§ Selected extract
<<<<

Although Chopin has long been seen primarily as a piano specialist, his Cello Sonata still holds a minor place in the repertoire. Like Chopin, the eccentric Frenchman Charles-Valentin Alkan focused on the piano and, again like Chopin, wrote his Cello Sonata for the great cellist Auguste-Joseph Franchomme.

Alban Gerhardt and Steven Osborne play both works as equals, finding the right touch for the naivete and daring of the Alkan, where they make light of the technical challenges, which is saying a lot. And, similarly, in the Chopin they are as attentive to matters of conversational balance and grace as to the heavy thrust of the climaxes. But it's the Alkan which comes across as the gem in this particular pairing.

www.tinyurl.com/5jub7c

MICHAEL DERVAN

DVORAK: NEW WORLD SYMPHONY; SCHUMANN: KONZERTSTÜCK FOR FOUR HORNS

La Chambre Philharmonique/ Emmanuel Krivine

Naïve V5132

***

There are some novel and sometimes gorgeous sonorities in Emmanuel Krivine's period-instruments performance of the New World Symphony: the soft-toned flute, the chaste cor anglais in the slow movement, the narrow cutting edge to the brass, and the clarity that comes from the general lack of fat in the instrumental tone. But the frequent air of letting the music speak for itself rather backfires, and results in a bluntness that can take the music far away from what seems to be its natural ambit.

>>>>

§ Problem
Return everything in the record reviews from "www.tinyurl.com/5jub7c" down to "its natural ambit.", word for word.

§ Records shown
<<<<

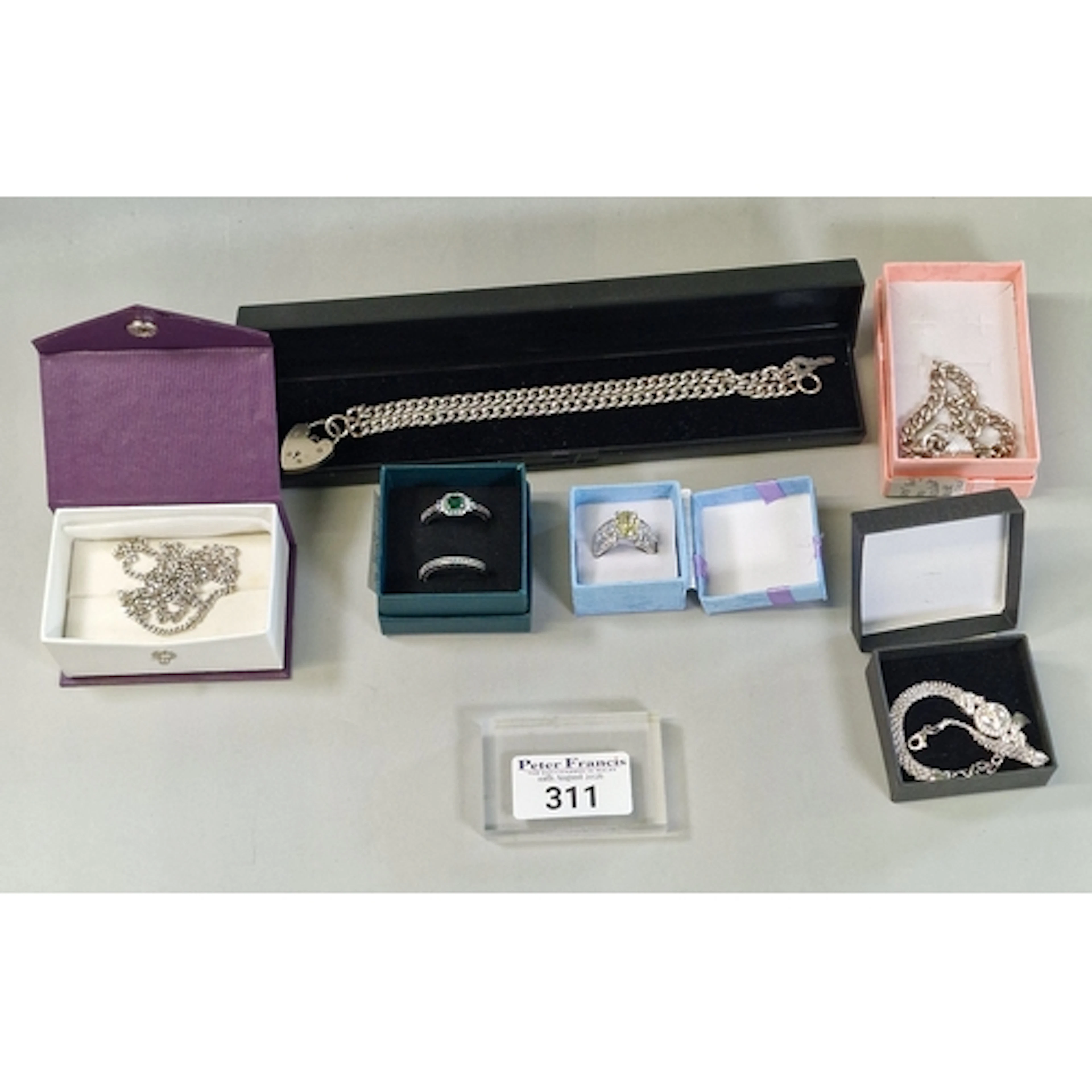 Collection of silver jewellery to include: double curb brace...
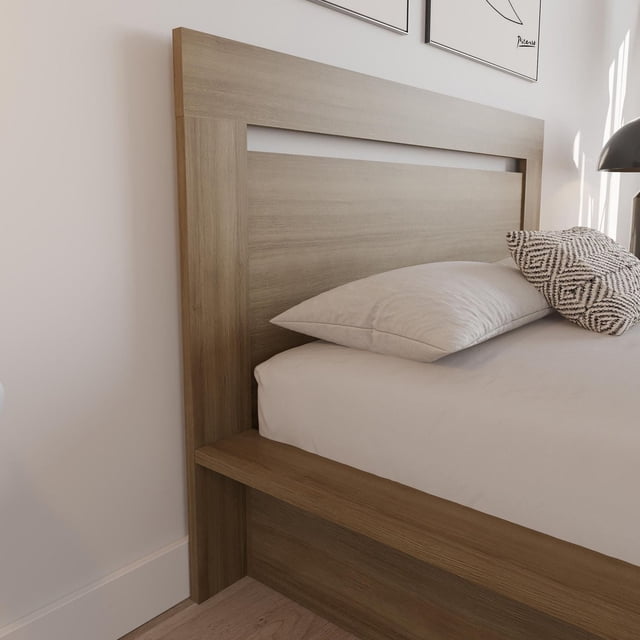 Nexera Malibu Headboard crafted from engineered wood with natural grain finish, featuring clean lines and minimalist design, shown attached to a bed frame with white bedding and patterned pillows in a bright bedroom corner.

>>>>
<<<<

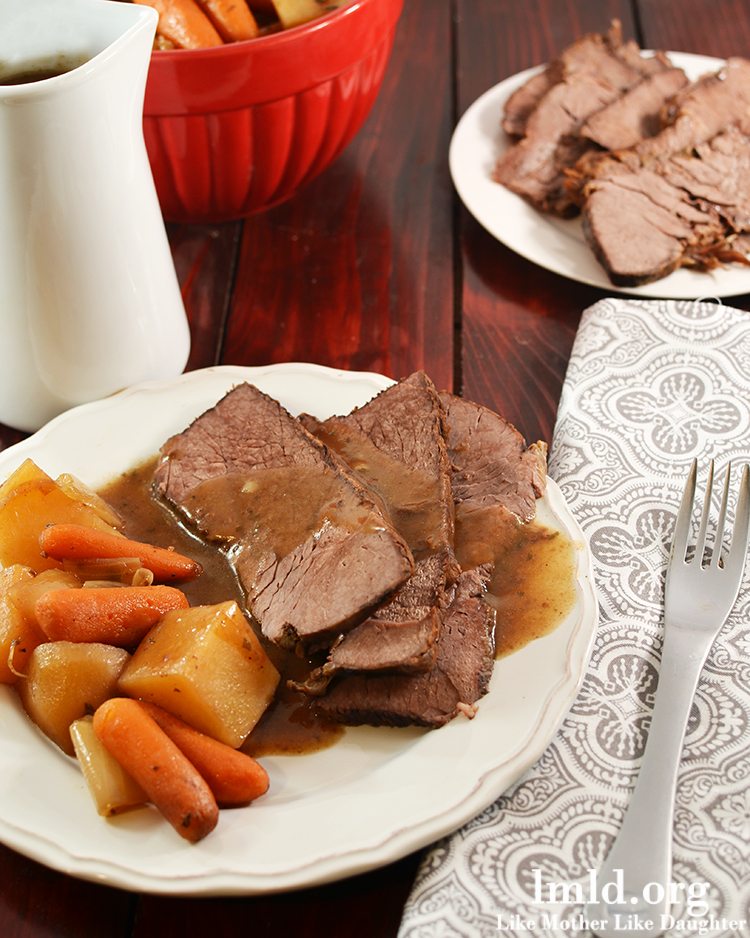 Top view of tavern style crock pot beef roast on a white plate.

>>>>
<<<<

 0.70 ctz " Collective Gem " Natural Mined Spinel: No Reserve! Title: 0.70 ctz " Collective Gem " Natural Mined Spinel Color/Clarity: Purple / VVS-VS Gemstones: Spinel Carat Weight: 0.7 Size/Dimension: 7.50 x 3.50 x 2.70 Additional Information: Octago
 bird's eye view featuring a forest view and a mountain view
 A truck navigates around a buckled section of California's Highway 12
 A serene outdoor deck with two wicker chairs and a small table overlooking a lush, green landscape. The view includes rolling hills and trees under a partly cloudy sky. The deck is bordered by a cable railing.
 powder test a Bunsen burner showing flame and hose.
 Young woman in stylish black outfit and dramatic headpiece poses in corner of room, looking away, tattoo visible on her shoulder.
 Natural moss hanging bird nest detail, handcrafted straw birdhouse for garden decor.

>>>>

§ Solution for this task
www.tinyurl.com/5jub7c

MICHAEL DERVAN

DVORAK: NEW WORLD SYMPHONY; SCHUMANN: KONZERTSTÜCK FOR FOUR HORNS

La Chambre Philharmonique/ Emmanuel Krivine

Naïve V5132

***

There are some novel and sometimes gorgeous sonorities in Emmanuel Krivine's period-instruments performance of the New World Symphony: the soft-toned flute, the chaste cor anglais in the slow movement, the narrow cutting edge to the brass, and the clarity that comes from the general lack of fat in the instrumental tone. But the frequent air of letting the music speak for itself rather backfires, and results in a bluntness that can take the music far away from what seems to be its natural ambit.